[Dataset entries]
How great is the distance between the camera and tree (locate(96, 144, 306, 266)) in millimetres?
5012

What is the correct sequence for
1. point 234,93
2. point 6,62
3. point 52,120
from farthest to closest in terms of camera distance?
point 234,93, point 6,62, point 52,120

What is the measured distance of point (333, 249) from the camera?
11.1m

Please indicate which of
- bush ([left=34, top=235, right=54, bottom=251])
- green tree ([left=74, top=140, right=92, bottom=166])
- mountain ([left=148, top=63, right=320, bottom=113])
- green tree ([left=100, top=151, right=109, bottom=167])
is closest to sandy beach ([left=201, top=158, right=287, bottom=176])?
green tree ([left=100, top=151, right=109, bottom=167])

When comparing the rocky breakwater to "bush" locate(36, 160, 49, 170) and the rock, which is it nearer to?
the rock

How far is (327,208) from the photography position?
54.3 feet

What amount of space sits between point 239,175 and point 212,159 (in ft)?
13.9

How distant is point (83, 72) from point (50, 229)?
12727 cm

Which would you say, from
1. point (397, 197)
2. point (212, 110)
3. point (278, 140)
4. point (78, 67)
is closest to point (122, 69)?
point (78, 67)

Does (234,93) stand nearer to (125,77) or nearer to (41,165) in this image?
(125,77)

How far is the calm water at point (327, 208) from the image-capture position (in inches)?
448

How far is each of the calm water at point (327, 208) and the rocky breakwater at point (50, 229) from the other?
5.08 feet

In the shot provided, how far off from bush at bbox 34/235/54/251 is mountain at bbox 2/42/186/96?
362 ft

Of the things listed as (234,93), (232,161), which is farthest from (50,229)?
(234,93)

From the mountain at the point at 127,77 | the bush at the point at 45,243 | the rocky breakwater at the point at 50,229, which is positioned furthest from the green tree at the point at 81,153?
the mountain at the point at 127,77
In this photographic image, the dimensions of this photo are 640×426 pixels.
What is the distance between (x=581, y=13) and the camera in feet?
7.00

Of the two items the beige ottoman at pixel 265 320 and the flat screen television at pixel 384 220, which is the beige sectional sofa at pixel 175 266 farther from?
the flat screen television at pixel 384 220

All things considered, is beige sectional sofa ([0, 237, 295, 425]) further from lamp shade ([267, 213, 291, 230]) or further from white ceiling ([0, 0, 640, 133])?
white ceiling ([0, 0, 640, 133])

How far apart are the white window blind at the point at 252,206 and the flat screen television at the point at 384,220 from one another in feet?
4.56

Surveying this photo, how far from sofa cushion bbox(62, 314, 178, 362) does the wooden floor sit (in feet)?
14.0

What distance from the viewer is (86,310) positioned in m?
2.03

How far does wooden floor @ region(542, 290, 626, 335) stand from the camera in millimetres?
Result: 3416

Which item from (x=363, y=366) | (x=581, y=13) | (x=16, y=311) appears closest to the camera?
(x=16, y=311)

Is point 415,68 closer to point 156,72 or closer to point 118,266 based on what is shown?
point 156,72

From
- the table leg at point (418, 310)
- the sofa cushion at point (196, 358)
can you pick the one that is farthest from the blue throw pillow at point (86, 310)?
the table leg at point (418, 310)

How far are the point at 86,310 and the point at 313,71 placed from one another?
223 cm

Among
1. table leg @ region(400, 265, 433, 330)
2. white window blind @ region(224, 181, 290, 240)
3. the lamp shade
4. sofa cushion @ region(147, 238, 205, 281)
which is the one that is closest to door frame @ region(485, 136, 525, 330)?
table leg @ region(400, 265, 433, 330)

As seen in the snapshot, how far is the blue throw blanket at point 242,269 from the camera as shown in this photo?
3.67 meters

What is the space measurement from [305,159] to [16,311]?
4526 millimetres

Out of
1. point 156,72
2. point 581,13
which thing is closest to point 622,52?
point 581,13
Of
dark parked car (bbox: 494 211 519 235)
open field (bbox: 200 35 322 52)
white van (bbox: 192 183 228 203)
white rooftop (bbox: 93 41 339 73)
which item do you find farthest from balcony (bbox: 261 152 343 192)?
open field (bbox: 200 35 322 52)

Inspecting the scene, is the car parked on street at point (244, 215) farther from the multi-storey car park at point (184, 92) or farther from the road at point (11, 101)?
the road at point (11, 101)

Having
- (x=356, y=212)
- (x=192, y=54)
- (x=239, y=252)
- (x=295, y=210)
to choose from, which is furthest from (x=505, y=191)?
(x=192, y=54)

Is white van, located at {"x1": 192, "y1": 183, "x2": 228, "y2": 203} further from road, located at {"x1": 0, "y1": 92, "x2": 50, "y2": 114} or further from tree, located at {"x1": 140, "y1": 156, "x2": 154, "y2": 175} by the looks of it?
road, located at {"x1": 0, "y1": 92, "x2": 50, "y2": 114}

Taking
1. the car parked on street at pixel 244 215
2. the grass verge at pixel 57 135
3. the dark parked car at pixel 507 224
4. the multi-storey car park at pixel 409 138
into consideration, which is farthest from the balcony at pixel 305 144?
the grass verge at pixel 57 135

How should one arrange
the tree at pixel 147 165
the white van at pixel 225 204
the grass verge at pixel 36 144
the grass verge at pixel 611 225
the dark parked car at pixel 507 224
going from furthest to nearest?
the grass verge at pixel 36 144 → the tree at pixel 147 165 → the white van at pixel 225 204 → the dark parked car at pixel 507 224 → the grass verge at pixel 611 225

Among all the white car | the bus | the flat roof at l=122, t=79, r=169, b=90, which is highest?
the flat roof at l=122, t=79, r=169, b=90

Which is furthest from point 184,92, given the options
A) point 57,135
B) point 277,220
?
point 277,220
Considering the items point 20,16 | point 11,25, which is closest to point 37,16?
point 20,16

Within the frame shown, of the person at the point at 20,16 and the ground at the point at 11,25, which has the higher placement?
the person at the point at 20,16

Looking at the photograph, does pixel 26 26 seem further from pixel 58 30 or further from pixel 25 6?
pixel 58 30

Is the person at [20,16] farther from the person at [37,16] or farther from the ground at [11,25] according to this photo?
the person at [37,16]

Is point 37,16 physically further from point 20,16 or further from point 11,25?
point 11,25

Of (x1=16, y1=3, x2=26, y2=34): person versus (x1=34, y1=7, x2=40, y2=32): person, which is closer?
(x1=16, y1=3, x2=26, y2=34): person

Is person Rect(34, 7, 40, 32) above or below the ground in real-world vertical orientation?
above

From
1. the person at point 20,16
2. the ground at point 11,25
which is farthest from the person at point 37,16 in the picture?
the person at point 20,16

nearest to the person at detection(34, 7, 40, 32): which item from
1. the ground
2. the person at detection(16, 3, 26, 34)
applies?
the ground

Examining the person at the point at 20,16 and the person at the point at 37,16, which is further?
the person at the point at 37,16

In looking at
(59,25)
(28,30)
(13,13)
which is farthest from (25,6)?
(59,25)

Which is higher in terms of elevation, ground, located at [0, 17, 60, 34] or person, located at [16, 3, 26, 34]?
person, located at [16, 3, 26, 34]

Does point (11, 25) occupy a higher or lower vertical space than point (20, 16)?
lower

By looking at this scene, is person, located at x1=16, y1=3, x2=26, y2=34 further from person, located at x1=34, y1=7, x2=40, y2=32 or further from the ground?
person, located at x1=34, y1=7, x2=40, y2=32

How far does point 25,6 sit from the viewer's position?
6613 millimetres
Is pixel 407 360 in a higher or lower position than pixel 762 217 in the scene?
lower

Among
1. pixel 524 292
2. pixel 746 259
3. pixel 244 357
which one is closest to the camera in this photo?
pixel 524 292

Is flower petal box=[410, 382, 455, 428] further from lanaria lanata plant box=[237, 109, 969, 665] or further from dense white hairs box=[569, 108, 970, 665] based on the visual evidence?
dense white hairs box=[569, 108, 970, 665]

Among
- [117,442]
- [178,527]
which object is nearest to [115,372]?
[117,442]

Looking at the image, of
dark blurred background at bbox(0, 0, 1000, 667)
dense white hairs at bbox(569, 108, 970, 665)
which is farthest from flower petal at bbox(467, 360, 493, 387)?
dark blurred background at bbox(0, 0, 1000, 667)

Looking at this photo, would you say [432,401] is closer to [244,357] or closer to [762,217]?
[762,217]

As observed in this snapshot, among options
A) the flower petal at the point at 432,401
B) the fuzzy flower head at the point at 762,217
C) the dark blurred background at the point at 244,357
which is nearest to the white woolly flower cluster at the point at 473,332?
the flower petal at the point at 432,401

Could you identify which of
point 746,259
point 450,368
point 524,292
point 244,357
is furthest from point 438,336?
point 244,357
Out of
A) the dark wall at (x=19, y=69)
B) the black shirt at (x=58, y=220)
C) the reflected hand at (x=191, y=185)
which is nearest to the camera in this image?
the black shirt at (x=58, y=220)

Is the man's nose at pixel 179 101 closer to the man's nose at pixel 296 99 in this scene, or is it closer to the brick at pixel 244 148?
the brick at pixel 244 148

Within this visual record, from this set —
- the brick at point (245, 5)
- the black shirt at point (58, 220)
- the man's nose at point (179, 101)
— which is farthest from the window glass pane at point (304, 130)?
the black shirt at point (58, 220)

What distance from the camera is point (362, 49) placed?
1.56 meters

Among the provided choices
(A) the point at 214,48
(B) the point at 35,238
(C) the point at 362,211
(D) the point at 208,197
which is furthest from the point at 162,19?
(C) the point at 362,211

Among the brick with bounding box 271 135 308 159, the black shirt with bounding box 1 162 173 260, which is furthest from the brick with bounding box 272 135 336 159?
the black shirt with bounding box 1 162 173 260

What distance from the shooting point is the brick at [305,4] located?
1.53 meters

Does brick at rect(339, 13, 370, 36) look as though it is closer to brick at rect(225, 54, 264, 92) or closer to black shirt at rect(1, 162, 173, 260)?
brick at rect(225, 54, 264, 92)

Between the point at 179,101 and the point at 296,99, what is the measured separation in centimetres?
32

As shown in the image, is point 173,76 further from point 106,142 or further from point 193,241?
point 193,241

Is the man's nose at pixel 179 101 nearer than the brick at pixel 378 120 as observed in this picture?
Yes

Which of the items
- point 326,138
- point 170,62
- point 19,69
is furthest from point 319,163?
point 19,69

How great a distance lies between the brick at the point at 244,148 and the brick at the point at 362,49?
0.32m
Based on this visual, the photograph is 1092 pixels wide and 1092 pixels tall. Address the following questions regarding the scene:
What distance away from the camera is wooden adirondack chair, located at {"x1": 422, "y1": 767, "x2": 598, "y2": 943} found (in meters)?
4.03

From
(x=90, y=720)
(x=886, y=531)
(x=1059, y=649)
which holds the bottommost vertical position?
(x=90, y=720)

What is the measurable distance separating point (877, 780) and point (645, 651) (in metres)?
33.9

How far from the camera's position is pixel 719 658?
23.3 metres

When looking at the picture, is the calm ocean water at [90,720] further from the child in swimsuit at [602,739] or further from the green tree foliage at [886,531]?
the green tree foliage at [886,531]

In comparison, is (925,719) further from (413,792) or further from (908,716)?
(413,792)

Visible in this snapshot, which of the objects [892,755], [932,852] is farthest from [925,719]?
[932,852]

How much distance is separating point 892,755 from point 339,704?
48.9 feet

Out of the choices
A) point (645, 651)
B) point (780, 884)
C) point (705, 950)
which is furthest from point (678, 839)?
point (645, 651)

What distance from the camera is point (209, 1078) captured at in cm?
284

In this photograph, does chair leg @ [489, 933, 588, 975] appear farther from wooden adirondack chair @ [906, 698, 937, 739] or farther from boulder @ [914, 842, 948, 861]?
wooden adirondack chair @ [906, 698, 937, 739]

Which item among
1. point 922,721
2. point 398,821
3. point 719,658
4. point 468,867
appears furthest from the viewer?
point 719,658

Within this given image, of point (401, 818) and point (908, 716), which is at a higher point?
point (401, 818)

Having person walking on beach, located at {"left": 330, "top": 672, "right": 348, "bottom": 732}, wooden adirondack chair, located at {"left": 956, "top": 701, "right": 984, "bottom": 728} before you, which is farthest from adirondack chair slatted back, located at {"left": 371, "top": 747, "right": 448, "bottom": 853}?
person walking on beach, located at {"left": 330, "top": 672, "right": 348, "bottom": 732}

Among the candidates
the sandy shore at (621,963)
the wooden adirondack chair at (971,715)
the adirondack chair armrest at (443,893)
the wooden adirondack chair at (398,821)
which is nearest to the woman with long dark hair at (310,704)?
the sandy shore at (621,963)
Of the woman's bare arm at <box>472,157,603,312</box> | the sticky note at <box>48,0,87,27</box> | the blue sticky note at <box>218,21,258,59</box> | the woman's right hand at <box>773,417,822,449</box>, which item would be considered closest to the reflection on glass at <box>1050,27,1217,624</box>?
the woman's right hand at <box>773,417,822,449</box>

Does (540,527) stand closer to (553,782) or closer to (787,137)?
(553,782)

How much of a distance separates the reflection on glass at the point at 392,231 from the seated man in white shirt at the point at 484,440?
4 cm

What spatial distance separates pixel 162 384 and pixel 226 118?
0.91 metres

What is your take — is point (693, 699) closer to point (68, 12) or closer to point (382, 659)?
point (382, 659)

• _Instruction_
Rewrite the rows from the line with "Is person Rect(34, 7, 40, 32)" to the line with "6613 millimetres", substituting "most distant" for each "farthest" and leaving everything else unchanged.

• _Written answer_
Is person Rect(34, 7, 40, 32) above or below the ground in real-world vertical orientation?
above

From
1. the person at point 20,16
2. the ground at point 11,25
which is most distant from the person at point 37,16 in the picture?
the person at point 20,16

nearest to the person at detection(34, 7, 40, 32): which item from
1. the ground
2. the person at detection(16, 3, 26, 34)
applies?
the ground

Examining the person at the point at 20,16 and the person at the point at 37,16, which is further?
the person at the point at 37,16

In looking at
(59,25)
(28,30)
(13,13)
which is most distant from (25,6)?
(59,25)

Which is higher in terms of elevation, ground, located at [0, 17, 60, 34] or person, located at [16, 3, 26, 34]?
person, located at [16, 3, 26, 34]

Does point (11, 25) occupy a higher or lower vertical space than point (20, 16)?
lower

By looking at this scene, is person, located at x1=16, y1=3, x2=26, y2=34 further from person, located at x1=34, y1=7, x2=40, y2=32 or further from the ground?
person, located at x1=34, y1=7, x2=40, y2=32

How far does point 25,6 sit from the viewer's position?
6613 millimetres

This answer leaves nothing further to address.